Wolf Pact is an album by Boyd Rice & Fiends (in this collaboration, Douglas P. and Albin Julius).

CD pressing
Limited to 500 copies and signed by Douglas P. & Boyd Rice.

Pressing:
Record label: Neroz
Catalog number: NEROZ CD1369

Track listing
"Watery Leviathan" - 2:29
"The Forgotten Father" - 2:55
"Tomb Of The Forgotten Father" - 2:43
"Wolf Pact" - 3:29
"Worlds Collide" - 5:01
"Their Bad Blood" - 3:12
"Rex Mundi" - 2:55
"Murder Bag" - 4:35
"The Reign Song" - 2:39
"Joe Liked To Go (To The Cemetery)" - 3:58
"Fire Shall Come" - 3:39
"The Orchid And The Death's Head" - 7:31
"For Their Whole Lives Long" - 0:26

12" vinyl pressing
Released in white and grey vinyl with 750 copies of each. Comes with printed inner sleeve and embossed cover.

Pressing:
Record label: Neroz
Catalog number: NEROZ 1369

Track listing
Side A
"Watery Leviathan"
"The Forgotten Father"
"Tomb Of The Forgotten Father"
"Wolf Pact"
"Worlds Collide"
"We Shall Purge"
"Rex Mundi"

EXERCISE REQUIREMENTS:
**a.** According to the Wolf Pact album page, in what colors was the 12" vinyl pressing released?
**b.** Continue the Wolf Pact album listing from its last line.

INPUT DATA:
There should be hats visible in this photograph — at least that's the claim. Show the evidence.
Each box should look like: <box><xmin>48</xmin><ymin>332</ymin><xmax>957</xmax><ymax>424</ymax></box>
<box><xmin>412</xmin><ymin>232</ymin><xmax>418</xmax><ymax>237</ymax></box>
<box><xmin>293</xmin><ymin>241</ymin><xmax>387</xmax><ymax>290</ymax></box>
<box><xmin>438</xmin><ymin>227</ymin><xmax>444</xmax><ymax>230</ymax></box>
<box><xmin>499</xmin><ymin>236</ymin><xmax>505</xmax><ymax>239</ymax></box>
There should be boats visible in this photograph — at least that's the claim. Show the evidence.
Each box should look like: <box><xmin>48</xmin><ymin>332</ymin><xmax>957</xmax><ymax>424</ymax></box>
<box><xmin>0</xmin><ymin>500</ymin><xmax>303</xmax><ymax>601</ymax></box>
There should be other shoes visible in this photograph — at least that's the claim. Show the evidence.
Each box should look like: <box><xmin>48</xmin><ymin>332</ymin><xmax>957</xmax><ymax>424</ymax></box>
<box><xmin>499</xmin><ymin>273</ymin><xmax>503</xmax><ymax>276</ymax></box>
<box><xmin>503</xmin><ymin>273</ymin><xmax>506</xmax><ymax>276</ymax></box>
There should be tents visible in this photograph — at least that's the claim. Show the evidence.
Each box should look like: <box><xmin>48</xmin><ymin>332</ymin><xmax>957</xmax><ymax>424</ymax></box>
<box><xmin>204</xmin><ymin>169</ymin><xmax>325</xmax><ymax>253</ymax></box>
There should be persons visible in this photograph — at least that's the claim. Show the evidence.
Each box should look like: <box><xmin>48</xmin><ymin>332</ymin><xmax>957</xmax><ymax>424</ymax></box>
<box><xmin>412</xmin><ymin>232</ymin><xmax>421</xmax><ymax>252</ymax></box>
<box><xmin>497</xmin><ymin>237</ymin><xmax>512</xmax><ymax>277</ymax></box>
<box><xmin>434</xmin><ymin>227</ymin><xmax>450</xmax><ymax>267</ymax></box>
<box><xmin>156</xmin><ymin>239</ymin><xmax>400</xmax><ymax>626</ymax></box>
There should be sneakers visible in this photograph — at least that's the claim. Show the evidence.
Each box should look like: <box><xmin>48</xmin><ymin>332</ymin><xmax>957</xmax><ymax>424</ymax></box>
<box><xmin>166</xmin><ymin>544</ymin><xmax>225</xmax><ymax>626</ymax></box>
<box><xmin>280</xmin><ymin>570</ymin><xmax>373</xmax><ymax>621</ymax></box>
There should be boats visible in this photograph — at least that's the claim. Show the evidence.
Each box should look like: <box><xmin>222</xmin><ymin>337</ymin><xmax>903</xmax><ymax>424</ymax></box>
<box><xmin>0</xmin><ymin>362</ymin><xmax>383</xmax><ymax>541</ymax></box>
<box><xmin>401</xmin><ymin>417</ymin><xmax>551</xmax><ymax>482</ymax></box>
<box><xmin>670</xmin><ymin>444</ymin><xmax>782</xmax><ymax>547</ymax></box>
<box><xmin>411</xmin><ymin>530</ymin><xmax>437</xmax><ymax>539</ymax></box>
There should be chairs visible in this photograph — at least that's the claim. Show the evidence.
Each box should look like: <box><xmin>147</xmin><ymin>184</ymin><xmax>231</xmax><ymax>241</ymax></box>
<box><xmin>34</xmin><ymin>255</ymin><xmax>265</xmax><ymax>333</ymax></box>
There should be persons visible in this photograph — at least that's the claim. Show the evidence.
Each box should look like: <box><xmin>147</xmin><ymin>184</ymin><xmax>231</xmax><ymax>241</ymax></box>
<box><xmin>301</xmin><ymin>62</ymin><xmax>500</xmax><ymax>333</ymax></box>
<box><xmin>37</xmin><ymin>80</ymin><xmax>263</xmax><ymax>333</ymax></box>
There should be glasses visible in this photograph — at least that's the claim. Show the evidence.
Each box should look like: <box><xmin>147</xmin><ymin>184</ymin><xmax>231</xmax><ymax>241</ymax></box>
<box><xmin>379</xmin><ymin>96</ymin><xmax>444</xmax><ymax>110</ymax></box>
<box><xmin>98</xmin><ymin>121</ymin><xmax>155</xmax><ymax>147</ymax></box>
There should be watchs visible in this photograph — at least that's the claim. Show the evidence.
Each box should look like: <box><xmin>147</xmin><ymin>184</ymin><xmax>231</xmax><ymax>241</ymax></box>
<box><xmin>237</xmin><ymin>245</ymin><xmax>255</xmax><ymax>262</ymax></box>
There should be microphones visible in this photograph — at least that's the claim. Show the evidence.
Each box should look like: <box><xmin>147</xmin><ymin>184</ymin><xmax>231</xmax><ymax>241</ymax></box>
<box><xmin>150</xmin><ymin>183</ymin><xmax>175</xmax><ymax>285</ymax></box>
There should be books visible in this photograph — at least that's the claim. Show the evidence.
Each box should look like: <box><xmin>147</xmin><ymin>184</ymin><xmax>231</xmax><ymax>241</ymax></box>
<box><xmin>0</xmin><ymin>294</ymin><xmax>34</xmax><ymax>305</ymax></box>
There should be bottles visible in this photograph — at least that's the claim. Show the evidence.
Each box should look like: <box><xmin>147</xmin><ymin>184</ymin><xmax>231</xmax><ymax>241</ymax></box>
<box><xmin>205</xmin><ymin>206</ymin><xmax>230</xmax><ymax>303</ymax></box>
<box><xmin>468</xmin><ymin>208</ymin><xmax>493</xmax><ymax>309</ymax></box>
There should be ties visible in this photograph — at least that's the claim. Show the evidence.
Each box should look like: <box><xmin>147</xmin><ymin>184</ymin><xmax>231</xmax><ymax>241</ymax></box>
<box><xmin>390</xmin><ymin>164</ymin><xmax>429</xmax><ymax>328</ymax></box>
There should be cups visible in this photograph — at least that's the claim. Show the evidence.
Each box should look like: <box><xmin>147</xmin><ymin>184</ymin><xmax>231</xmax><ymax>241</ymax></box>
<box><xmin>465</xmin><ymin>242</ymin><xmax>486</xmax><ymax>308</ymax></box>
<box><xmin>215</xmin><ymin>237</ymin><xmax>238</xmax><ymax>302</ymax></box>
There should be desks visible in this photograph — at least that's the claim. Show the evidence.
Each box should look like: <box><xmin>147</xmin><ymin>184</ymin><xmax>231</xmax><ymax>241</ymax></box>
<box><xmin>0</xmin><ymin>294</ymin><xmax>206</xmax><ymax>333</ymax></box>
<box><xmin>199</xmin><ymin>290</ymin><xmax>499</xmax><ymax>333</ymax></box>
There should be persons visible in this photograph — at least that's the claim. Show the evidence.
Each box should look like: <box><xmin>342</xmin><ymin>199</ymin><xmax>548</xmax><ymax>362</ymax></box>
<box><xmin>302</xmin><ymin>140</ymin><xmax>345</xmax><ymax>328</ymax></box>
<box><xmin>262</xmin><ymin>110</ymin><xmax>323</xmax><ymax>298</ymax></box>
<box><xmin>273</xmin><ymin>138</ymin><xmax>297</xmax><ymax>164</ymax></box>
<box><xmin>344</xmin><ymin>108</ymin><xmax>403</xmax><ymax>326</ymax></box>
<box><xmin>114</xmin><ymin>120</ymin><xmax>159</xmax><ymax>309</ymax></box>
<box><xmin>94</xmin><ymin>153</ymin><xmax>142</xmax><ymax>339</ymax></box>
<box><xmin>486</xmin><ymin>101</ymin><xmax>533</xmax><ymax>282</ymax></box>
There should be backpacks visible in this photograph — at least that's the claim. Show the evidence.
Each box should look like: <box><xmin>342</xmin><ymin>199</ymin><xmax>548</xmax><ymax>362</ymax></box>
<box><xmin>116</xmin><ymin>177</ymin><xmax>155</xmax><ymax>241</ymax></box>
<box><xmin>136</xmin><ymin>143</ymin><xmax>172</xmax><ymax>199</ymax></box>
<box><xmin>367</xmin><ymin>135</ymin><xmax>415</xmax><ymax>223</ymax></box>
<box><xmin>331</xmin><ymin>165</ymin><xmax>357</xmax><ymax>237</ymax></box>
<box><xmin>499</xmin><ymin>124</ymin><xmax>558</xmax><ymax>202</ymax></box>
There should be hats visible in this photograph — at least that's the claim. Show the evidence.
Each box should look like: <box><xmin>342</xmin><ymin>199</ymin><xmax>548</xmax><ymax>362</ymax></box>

ANSWERS:
**a.** White and grey, with 750 copies of each.

**b.**
Side B
"Murder Bag"
"The Reign Song"
"Joe Liked To Go (To The Cemetery)"
"Fire Shall Come"
"The Orchid And The Death's Head"
"For Their Whole Lives Long"
"Marglar"

Boyd Rice & Fiends — The Registered Three, CD single
Limited to 500 copies and signed by Douglas P. & Boyd Rice.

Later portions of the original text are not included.